SOURCE EXCERPT =>
- - - - - - -

The code with added segmentation, multi-threading, programmable wheel factorial circumference, and many performance tweaks is as follows (other than some added new constants, the extra tuned code to implement the segmentation and multi-threading is the bottom approximately half of the code starting at the "prmspg" function):

type prmsCIS = class val pg:uint16 val bg:uint16 val pi:int val cont:unit->prmsCIS
                     new(pg,bg,pi,nxtprmf) = { pg=pg;bg=bg;pi=pi;cont=nxtprmf } end
type cullstate = struct val p:uint32 val wi:int new(cnd,cndwi) = { p=cnd;wi=cndwi } end
let primesPQOWSE() =
  let WHLPRMS = [| 2u;3u;5u;7u;11u;13u;17u |] in let FSTPRM = 19u in let WHLCRC = int(WHLPRMS |> Seq.fold (*) 1u)
  let MXSTP = uint64(FSTPRM-1u) in let BFSZ = 1<<<11 in let NUMPRCS = System.Environment.ProcessorCount
  let WHLLMT = int (WHLPRMS |> Seq.fold (fun o n->o*(n-1u)) 1u) - 1 in let WHLPTRN = Array.zeroCreate (WHLLMT+1)
  let WHLRNDUP = let gaps (a:int[]) = let rec gap i acc = if a.[i]=0 then gap (i+1) (acc+1)

- - - - - - -

SET OF TASKS =>
- a) In the prime sieve excerpt, which function marks the start of the code that implements segmentation and multi-threading?
- b) Write out the part of the prime sieve excerpt that begins at the words "type prmsCIS = class" and ends after the words "WHLPTRN = Array.zeroCreate (WHLLMT+1)".
Work only from the prime sieve excerpt.

- - - - - - -

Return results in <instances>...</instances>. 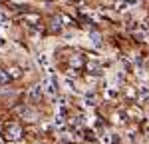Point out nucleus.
Masks as SVG:
<instances>
[{"instance_id": "f257e3e1", "label": "nucleus", "mask_w": 149, "mask_h": 144, "mask_svg": "<svg viewBox=\"0 0 149 144\" xmlns=\"http://www.w3.org/2000/svg\"><path fill=\"white\" fill-rule=\"evenodd\" d=\"M42 88H44V94H48V96H58L60 84H58L56 78H50V76H46V78L42 80Z\"/></svg>"}, {"instance_id": "f03ea898", "label": "nucleus", "mask_w": 149, "mask_h": 144, "mask_svg": "<svg viewBox=\"0 0 149 144\" xmlns=\"http://www.w3.org/2000/svg\"><path fill=\"white\" fill-rule=\"evenodd\" d=\"M6 138H8L10 142H18V140L22 138V128H20L18 124H8V128H6Z\"/></svg>"}, {"instance_id": "7ed1b4c3", "label": "nucleus", "mask_w": 149, "mask_h": 144, "mask_svg": "<svg viewBox=\"0 0 149 144\" xmlns=\"http://www.w3.org/2000/svg\"><path fill=\"white\" fill-rule=\"evenodd\" d=\"M84 106L86 108L97 106V94H95L93 90H86V92H84Z\"/></svg>"}, {"instance_id": "20e7f679", "label": "nucleus", "mask_w": 149, "mask_h": 144, "mask_svg": "<svg viewBox=\"0 0 149 144\" xmlns=\"http://www.w3.org/2000/svg\"><path fill=\"white\" fill-rule=\"evenodd\" d=\"M135 98H137V102H141V104L149 102V86L147 84H141L137 90H135Z\"/></svg>"}, {"instance_id": "39448f33", "label": "nucleus", "mask_w": 149, "mask_h": 144, "mask_svg": "<svg viewBox=\"0 0 149 144\" xmlns=\"http://www.w3.org/2000/svg\"><path fill=\"white\" fill-rule=\"evenodd\" d=\"M88 70H90V74H93V76H100L103 72V64L100 62V60H88Z\"/></svg>"}, {"instance_id": "423d86ee", "label": "nucleus", "mask_w": 149, "mask_h": 144, "mask_svg": "<svg viewBox=\"0 0 149 144\" xmlns=\"http://www.w3.org/2000/svg\"><path fill=\"white\" fill-rule=\"evenodd\" d=\"M135 4H137V0H117V2H115V10L125 12V10H129V8H133Z\"/></svg>"}, {"instance_id": "0eeeda50", "label": "nucleus", "mask_w": 149, "mask_h": 144, "mask_svg": "<svg viewBox=\"0 0 149 144\" xmlns=\"http://www.w3.org/2000/svg\"><path fill=\"white\" fill-rule=\"evenodd\" d=\"M88 40H90V44H92L93 48H97V50H102V48H103L102 34H97V32H88Z\"/></svg>"}, {"instance_id": "6e6552de", "label": "nucleus", "mask_w": 149, "mask_h": 144, "mask_svg": "<svg viewBox=\"0 0 149 144\" xmlns=\"http://www.w3.org/2000/svg\"><path fill=\"white\" fill-rule=\"evenodd\" d=\"M44 94V88H42V84H34L30 90H28V96L32 98V100H40Z\"/></svg>"}, {"instance_id": "1a4fd4ad", "label": "nucleus", "mask_w": 149, "mask_h": 144, "mask_svg": "<svg viewBox=\"0 0 149 144\" xmlns=\"http://www.w3.org/2000/svg\"><path fill=\"white\" fill-rule=\"evenodd\" d=\"M117 96H119V88L117 86H107L105 88V98L107 100H117Z\"/></svg>"}, {"instance_id": "9d476101", "label": "nucleus", "mask_w": 149, "mask_h": 144, "mask_svg": "<svg viewBox=\"0 0 149 144\" xmlns=\"http://www.w3.org/2000/svg\"><path fill=\"white\" fill-rule=\"evenodd\" d=\"M36 60H38V64H40V66L50 68V58H48L46 52H38V54H36Z\"/></svg>"}, {"instance_id": "9b49d317", "label": "nucleus", "mask_w": 149, "mask_h": 144, "mask_svg": "<svg viewBox=\"0 0 149 144\" xmlns=\"http://www.w3.org/2000/svg\"><path fill=\"white\" fill-rule=\"evenodd\" d=\"M18 114L22 116V118H28V120H36V114L30 110V108H18Z\"/></svg>"}, {"instance_id": "f8f14e48", "label": "nucleus", "mask_w": 149, "mask_h": 144, "mask_svg": "<svg viewBox=\"0 0 149 144\" xmlns=\"http://www.w3.org/2000/svg\"><path fill=\"white\" fill-rule=\"evenodd\" d=\"M113 134L111 132H102L100 134V144H113Z\"/></svg>"}, {"instance_id": "ddd939ff", "label": "nucleus", "mask_w": 149, "mask_h": 144, "mask_svg": "<svg viewBox=\"0 0 149 144\" xmlns=\"http://www.w3.org/2000/svg\"><path fill=\"white\" fill-rule=\"evenodd\" d=\"M70 64H72L74 68H80L81 64H84V60H81V56H80V54H74V56L70 58Z\"/></svg>"}, {"instance_id": "4468645a", "label": "nucleus", "mask_w": 149, "mask_h": 144, "mask_svg": "<svg viewBox=\"0 0 149 144\" xmlns=\"http://www.w3.org/2000/svg\"><path fill=\"white\" fill-rule=\"evenodd\" d=\"M64 86L68 88L70 92H80V90H78V86H76V82H72V78H70V76L64 80Z\"/></svg>"}, {"instance_id": "2eb2a0df", "label": "nucleus", "mask_w": 149, "mask_h": 144, "mask_svg": "<svg viewBox=\"0 0 149 144\" xmlns=\"http://www.w3.org/2000/svg\"><path fill=\"white\" fill-rule=\"evenodd\" d=\"M6 74H8L10 78H20V76H22V72H20V68H16V66H12V68H10L8 72H6Z\"/></svg>"}, {"instance_id": "dca6fc26", "label": "nucleus", "mask_w": 149, "mask_h": 144, "mask_svg": "<svg viewBox=\"0 0 149 144\" xmlns=\"http://www.w3.org/2000/svg\"><path fill=\"white\" fill-rule=\"evenodd\" d=\"M8 80H10V76H8V74H6L4 70H0V86L8 84Z\"/></svg>"}, {"instance_id": "f3484780", "label": "nucleus", "mask_w": 149, "mask_h": 144, "mask_svg": "<svg viewBox=\"0 0 149 144\" xmlns=\"http://www.w3.org/2000/svg\"><path fill=\"white\" fill-rule=\"evenodd\" d=\"M52 28H54V30H60V28H62V18H54V20H52Z\"/></svg>"}, {"instance_id": "a211bd4d", "label": "nucleus", "mask_w": 149, "mask_h": 144, "mask_svg": "<svg viewBox=\"0 0 149 144\" xmlns=\"http://www.w3.org/2000/svg\"><path fill=\"white\" fill-rule=\"evenodd\" d=\"M8 46V40H6V38H4V36L0 34V50H4V48Z\"/></svg>"}, {"instance_id": "6ab92c4d", "label": "nucleus", "mask_w": 149, "mask_h": 144, "mask_svg": "<svg viewBox=\"0 0 149 144\" xmlns=\"http://www.w3.org/2000/svg\"><path fill=\"white\" fill-rule=\"evenodd\" d=\"M129 114H131V116H137V118H141V110H139V108H131V110H129Z\"/></svg>"}, {"instance_id": "aec40b11", "label": "nucleus", "mask_w": 149, "mask_h": 144, "mask_svg": "<svg viewBox=\"0 0 149 144\" xmlns=\"http://www.w3.org/2000/svg\"><path fill=\"white\" fill-rule=\"evenodd\" d=\"M127 138H129V142H135V130H129V132H127Z\"/></svg>"}, {"instance_id": "412c9836", "label": "nucleus", "mask_w": 149, "mask_h": 144, "mask_svg": "<svg viewBox=\"0 0 149 144\" xmlns=\"http://www.w3.org/2000/svg\"><path fill=\"white\" fill-rule=\"evenodd\" d=\"M0 22H4V24H8V16L4 14V12L0 10Z\"/></svg>"}, {"instance_id": "4be33fe9", "label": "nucleus", "mask_w": 149, "mask_h": 144, "mask_svg": "<svg viewBox=\"0 0 149 144\" xmlns=\"http://www.w3.org/2000/svg\"><path fill=\"white\" fill-rule=\"evenodd\" d=\"M6 28H8V24H4V22H0V34H2V32H4V30H6Z\"/></svg>"}, {"instance_id": "5701e85b", "label": "nucleus", "mask_w": 149, "mask_h": 144, "mask_svg": "<svg viewBox=\"0 0 149 144\" xmlns=\"http://www.w3.org/2000/svg\"><path fill=\"white\" fill-rule=\"evenodd\" d=\"M147 66H149V60H147Z\"/></svg>"}, {"instance_id": "b1692460", "label": "nucleus", "mask_w": 149, "mask_h": 144, "mask_svg": "<svg viewBox=\"0 0 149 144\" xmlns=\"http://www.w3.org/2000/svg\"><path fill=\"white\" fill-rule=\"evenodd\" d=\"M10 144H16V142H10Z\"/></svg>"}, {"instance_id": "393cba45", "label": "nucleus", "mask_w": 149, "mask_h": 144, "mask_svg": "<svg viewBox=\"0 0 149 144\" xmlns=\"http://www.w3.org/2000/svg\"><path fill=\"white\" fill-rule=\"evenodd\" d=\"M78 2H80V0H78Z\"/></svg>"}, {"instance_id": "a878e982", "label": "nucleus", "mask_w": 149, "mask_h": 144, "mask_svg": "<svg viewBox=\"0 0 149 144\" xmlns=\"http://www.w3.org/2000/svg\"><path fill=\"white\" fill-rule=\"evenodd\" d=\"M44 144H46V142H44Z\"/></svg>"}]
</instances>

- - - - - - -

EXERCISE RESPONSES =>
- a) The "prmspg" function.

- b)
type prmsCIS = class val pg:uint16 val bg:uint16 val pi:int val cont:unit->prmsCIS
                     new(pg,bg,pi,nxtprmf) = { pg=pg;bg=bg;pi=pi;cont=nxtprmf } end
type cullstate = struct val p:uint32 val wi:int new(cnd,cndwi) = { p=cnd;wi=cndwi } end
let primesPQOWSE() =
  let WHLPRMS = [| 2u;3u;5u;7u;11u;13u;17u |] in let FSTPRM = 19u in let WHLCRC = int(WHLPRMS |> Seq.fold (*) 1u)
  let MXSTP = uint64(FSTPRM-1u) in let BFSZ = 1<<<11 in let NUMPRCS = System.Environment.ProcessorCount
  let WHLLMT = int (WHLPRMS |> Seq.fold (fun o n->o*(n-1u)) 1u) - 1 in let WHLPTRN = Array.zeroCreate (WHLLMT+1)